MOOSSEEDORF/CH. (hpd) Franziskus sagt, dass er einen Rücktritt nach dem Vorbild seines Vorgängers nicht ausschließe. Mit solchen Gedankenspielereien erwärmt der Argentinier die Debatte, die seit der Demission von Papst Benedikt XVI. sporadisch aufflammt: Ist das Pontifikat auf Lebenszeit noch zeitgemäß?

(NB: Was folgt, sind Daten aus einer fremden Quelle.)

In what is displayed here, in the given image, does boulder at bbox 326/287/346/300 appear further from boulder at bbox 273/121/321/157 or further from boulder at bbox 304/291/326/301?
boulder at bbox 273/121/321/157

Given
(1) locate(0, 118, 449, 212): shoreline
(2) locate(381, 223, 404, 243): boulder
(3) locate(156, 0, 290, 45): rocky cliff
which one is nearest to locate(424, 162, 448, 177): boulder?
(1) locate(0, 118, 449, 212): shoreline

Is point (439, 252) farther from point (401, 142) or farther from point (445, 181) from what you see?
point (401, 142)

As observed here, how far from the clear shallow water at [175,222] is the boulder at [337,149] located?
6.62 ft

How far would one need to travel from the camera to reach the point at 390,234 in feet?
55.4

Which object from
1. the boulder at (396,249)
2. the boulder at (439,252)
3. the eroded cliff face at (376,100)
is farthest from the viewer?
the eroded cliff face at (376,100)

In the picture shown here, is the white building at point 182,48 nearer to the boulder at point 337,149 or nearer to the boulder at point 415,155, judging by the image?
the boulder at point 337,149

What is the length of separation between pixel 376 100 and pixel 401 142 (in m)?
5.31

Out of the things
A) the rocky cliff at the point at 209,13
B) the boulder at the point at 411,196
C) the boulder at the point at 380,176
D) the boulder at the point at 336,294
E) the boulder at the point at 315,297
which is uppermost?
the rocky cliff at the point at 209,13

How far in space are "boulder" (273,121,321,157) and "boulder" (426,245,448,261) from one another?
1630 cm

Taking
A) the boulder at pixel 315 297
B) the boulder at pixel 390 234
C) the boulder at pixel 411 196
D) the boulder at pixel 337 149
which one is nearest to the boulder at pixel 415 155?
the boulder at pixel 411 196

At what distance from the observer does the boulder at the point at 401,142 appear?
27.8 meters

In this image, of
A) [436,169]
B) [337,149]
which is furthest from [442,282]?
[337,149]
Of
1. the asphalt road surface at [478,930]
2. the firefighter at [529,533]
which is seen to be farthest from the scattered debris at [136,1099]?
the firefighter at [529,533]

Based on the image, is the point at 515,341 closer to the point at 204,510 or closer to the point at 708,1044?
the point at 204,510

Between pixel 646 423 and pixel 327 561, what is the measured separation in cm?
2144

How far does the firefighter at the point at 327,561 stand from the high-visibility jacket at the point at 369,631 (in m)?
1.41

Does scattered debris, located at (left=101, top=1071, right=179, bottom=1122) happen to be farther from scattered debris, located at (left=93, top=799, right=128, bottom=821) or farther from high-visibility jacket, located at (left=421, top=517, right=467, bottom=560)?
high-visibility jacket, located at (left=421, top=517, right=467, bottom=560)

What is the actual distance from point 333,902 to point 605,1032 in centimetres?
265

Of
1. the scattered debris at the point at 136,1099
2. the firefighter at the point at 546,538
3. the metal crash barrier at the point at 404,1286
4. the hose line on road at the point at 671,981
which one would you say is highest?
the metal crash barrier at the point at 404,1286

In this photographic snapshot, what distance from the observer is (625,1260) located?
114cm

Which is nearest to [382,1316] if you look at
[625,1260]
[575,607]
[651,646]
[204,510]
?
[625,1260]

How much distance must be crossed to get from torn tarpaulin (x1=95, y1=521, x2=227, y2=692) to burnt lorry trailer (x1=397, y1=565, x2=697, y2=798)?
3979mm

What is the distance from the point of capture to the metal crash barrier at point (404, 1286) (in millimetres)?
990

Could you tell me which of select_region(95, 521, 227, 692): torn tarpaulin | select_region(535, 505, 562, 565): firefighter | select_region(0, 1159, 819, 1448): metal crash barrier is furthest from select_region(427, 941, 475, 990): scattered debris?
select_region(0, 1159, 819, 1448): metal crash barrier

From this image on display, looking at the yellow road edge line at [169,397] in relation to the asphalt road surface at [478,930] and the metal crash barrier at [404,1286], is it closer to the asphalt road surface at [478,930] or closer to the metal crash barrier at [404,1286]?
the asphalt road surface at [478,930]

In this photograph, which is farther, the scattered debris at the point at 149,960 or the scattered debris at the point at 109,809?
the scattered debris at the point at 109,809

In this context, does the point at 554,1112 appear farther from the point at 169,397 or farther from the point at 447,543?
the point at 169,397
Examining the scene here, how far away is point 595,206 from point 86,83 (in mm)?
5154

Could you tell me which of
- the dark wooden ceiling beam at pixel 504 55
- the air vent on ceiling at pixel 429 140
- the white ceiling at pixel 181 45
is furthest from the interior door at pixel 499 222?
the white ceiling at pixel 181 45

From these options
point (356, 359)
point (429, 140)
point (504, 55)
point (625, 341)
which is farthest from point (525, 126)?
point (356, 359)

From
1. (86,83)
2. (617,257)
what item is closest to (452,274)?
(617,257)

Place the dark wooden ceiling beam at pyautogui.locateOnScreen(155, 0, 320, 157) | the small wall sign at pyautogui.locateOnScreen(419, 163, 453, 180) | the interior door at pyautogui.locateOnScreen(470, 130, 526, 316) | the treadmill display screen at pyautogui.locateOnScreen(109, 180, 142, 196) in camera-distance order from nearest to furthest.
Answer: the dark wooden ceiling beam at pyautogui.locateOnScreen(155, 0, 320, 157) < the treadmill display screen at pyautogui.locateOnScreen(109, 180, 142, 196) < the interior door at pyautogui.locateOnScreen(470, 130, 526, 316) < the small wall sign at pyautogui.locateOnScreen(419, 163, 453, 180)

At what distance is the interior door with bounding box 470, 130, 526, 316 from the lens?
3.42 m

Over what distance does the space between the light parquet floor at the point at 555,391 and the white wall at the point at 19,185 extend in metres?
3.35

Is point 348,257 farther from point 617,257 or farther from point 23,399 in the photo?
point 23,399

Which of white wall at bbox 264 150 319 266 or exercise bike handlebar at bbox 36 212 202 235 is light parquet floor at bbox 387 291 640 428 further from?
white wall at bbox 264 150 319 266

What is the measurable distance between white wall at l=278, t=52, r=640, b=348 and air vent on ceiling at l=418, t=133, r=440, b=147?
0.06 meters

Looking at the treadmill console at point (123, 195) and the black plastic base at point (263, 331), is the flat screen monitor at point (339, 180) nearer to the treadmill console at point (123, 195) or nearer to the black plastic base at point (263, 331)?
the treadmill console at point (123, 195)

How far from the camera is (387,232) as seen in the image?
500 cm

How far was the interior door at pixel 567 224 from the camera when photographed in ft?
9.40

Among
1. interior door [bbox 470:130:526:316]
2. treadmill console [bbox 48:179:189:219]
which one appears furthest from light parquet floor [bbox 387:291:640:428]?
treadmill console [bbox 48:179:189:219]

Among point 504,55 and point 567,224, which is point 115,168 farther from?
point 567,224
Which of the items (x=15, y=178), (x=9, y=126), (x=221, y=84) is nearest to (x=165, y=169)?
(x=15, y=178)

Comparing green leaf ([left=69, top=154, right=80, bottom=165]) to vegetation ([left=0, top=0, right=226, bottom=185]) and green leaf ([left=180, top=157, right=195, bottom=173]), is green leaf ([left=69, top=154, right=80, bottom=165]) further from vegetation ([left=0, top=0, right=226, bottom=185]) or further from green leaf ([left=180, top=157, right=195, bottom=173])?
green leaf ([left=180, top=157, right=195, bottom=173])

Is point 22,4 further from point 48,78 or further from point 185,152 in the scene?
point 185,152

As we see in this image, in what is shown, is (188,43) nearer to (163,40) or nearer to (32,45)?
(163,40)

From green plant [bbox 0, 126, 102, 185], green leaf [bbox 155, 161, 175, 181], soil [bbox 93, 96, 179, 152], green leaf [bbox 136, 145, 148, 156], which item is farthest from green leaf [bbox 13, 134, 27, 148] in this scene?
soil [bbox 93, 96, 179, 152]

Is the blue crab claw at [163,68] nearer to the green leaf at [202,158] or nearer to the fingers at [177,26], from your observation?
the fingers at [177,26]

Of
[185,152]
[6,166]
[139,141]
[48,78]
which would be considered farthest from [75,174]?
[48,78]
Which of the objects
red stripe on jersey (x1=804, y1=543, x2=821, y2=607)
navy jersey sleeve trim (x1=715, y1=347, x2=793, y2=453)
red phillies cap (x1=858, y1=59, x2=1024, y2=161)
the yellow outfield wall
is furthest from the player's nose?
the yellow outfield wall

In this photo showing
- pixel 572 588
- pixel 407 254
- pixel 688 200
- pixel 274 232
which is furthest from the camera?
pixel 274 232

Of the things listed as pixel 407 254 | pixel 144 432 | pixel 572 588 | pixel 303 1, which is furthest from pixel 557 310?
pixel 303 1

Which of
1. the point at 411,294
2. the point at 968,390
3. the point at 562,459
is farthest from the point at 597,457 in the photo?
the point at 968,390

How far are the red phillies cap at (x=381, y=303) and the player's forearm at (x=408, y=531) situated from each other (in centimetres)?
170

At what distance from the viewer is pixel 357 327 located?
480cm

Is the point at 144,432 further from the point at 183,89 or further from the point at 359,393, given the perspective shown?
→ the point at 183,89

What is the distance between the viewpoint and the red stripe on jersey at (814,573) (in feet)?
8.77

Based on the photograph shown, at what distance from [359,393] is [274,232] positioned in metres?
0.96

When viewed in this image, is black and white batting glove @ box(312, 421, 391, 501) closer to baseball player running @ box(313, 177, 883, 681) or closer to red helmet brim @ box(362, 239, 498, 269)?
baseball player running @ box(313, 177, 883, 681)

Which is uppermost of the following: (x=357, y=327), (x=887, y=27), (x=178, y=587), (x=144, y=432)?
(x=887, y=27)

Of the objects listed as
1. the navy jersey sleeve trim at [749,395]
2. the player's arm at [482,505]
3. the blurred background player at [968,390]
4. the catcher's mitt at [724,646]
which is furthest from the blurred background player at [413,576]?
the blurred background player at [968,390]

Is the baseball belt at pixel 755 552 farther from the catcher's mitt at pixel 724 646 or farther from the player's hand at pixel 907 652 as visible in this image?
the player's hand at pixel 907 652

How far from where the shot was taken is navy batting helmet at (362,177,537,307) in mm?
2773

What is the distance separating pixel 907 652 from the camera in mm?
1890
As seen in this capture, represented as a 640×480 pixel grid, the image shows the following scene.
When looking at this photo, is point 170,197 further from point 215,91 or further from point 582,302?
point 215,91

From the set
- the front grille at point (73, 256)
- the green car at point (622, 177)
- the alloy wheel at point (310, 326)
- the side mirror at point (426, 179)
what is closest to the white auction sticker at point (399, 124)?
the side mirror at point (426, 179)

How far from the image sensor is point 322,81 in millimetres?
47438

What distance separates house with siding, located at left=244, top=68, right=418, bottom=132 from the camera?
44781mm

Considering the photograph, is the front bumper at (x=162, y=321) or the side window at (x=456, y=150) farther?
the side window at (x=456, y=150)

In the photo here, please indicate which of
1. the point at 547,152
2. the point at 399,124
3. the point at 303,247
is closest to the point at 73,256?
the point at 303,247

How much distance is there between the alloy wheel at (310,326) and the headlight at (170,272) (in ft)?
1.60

"Ich glaube, Benedikt hat mit viel Mut eine Tür für emeritierte Päpste geöffnet", erklärt Papst Franziskus in einem Interview mit dem mexikanischen Fernsehsender "Televisa". Weiter glaubt der Argentinier, dass sein Herr ihn lediglich für ein Pontifikat berufen habe, das höchstens vier oder fünf Jahre andauern werde. Bereits im August des letzten Jahres äußerte der 78-Jährige erste Gedanken über seinen Tod und blies dabei temporal in ein ähnliches Horn: "Sollten meine gesundheitlichen Beschwerden überhandnehmen, werde ich vermutlich schon in zwei bis drei Jahren zum Herren zurückkehren."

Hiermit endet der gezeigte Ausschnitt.